Median serum gastrin concentration did not differ significantly from baseline (20.5 [15, 28]) for all days after discontinuation of treatment on days 59 and 61 (day 63 [25.0 (21.25, 28.5); P = .74], day 70 [18.5 (16, 20.75); P = .37], day 77 [17.5 (11.25, 19); P = .26], day 84 [20.0 (15.5, 24.25); P = .87], and day 91 [26.5 (21.5, 38.25); P = .24]). Median serum gastrin concentrations decreased significantly when days 7 (52.5 [43, 61.25]) and 56 (64.5 [39.75, 77.75]), the first and last weeks of omeprazole treatment, were compared to day 63 (25.0 [21.25, 28.5]), day 70 (18.5 [16, 20.75]), day 77 (17.5 [11.25, 19]), day 84 (20.0 [15.5, 24.25]), and day 91 (26.5 [21.5, 38.25]; P < .001).
3.3. Chromogranin A
Serum CgA concentration results were below the limit of detection (<15.6 ng/mL) for 11/196 (5.6%) samples (horse 1—day 7; horse 13—days 0, 7, 14, 21, 28, 35, 42, 77, 84, and 91). These data points were excluded from analysis. The post hoc Dunn's test to correct for multiple comparisons using a Bonferroni corrected alpha calculated a corrected α of .0005 to determine significance between weekly median serum CgA concentrations. Standard curve correlations (R 2) all were >0.98. Intra‐run and inter‐run variability were 17.5% and 64.5%, respectively.

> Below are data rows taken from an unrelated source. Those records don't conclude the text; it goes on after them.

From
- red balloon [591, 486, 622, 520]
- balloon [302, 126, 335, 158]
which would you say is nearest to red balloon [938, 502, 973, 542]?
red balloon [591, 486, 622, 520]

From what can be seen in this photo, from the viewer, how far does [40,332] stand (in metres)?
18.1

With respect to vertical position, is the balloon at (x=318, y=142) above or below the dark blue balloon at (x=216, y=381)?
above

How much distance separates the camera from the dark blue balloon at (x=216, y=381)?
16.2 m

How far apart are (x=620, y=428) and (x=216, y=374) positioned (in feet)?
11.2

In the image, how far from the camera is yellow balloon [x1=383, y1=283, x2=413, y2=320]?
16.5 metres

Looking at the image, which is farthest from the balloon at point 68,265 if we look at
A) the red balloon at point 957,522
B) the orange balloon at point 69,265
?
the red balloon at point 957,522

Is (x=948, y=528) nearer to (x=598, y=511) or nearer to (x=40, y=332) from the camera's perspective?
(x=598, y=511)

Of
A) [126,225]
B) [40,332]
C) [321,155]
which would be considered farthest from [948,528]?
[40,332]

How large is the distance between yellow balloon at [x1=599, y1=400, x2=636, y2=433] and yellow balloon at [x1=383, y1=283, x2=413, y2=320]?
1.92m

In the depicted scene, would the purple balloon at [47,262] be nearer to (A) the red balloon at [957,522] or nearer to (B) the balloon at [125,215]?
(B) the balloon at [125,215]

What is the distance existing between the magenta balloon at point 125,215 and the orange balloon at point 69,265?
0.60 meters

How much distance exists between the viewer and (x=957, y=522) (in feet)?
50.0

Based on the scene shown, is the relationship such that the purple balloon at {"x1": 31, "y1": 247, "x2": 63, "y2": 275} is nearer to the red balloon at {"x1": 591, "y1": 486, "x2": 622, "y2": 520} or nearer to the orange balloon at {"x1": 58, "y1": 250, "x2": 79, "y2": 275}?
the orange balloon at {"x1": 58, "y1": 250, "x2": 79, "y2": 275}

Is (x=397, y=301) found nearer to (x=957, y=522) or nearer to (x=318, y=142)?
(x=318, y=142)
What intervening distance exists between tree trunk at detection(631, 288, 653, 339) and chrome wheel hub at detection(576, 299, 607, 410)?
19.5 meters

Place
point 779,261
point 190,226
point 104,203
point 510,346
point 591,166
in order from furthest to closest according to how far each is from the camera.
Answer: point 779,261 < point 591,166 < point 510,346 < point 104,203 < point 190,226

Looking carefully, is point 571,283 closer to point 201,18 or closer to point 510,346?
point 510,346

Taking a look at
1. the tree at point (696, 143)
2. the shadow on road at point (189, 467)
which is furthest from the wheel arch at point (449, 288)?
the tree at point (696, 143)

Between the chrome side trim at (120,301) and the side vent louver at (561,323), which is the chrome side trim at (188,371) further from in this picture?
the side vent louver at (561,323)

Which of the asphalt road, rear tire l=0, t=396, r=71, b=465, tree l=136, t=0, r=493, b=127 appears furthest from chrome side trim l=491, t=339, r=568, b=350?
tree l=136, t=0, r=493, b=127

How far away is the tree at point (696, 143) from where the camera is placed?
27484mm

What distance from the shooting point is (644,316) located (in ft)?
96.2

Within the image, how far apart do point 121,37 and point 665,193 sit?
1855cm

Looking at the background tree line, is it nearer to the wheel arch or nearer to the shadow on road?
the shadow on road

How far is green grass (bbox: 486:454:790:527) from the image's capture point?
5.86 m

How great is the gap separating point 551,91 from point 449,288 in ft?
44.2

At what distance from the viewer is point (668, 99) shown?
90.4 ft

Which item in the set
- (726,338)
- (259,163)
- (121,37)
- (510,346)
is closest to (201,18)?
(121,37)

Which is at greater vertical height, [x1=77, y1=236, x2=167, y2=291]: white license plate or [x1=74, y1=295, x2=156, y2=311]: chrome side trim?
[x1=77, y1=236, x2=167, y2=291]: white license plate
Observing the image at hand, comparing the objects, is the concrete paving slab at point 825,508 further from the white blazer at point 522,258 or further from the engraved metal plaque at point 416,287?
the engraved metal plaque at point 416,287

After corrections for multiple comparisons, median serum CgA concentrations (ng/mL [IQR]) did not change significantly from baseline on day 0 (77.18 [64.83, 90.93]) to day 7 (71.75 [62, 101.73]; P = .84), day 14 (70.28 [56.78, 84.23]; P = .64), day 21 (84.93 [60.53, 112.38]; P = .7), day 28 (67.98 [58.53, 89.58]; P = .68), day 35 (60.93 [53.98, 101.5]; P = .57), day 42 (98.83 [81.83, 136.17]; P = .11), day 49 (94.08 [68.21, 127.83]; P = .21) and day 56 (100.5 [69.42, 130.29]; P = .27) during the omeprazole treatment period (Figure 2). After the last doses of omeprazole on days 59 or 61, median serum CgA concentration on day 63 (137.58 [122.42, 160.21]) was 1.8‐fold higher than on day 0 (77.18 [64.83, 90.93]; P = .001). After correction for multiple comparisons, day 63 was not significantly different from baseline nor were day 70 (108.67 [84.29, 141.46]; P = .14), day 77 (115 [63.05, 131.5]; P = .17), day 84 (64.14 [38.86, 99.86]; P = .38) and day 91 (66.95 [52.62, 108.48]; P = .66).
4. DISCUSSION
Our aims were to evaluate the effects of medium‐term (57‐day) omeprazole administration and the discontinuation of omeprazole treatment on serum gastrin and CgA concentrations in the horse. The hypothesis that omeprazole treatment and abrupt discontinuation would influence serum gastrin concentrations was proven, whereas the hypothesized change in serum CgA concentration was not clearly identified. We identified an increase in serum gastrin concentration within 7 days of initiation of omeprazole treatment and the return to baseline within 2 to 4 days of administration of the last dose of omeprazole. We did not identify a clear change in serum CgA concentrations in response to omeprazole treatment.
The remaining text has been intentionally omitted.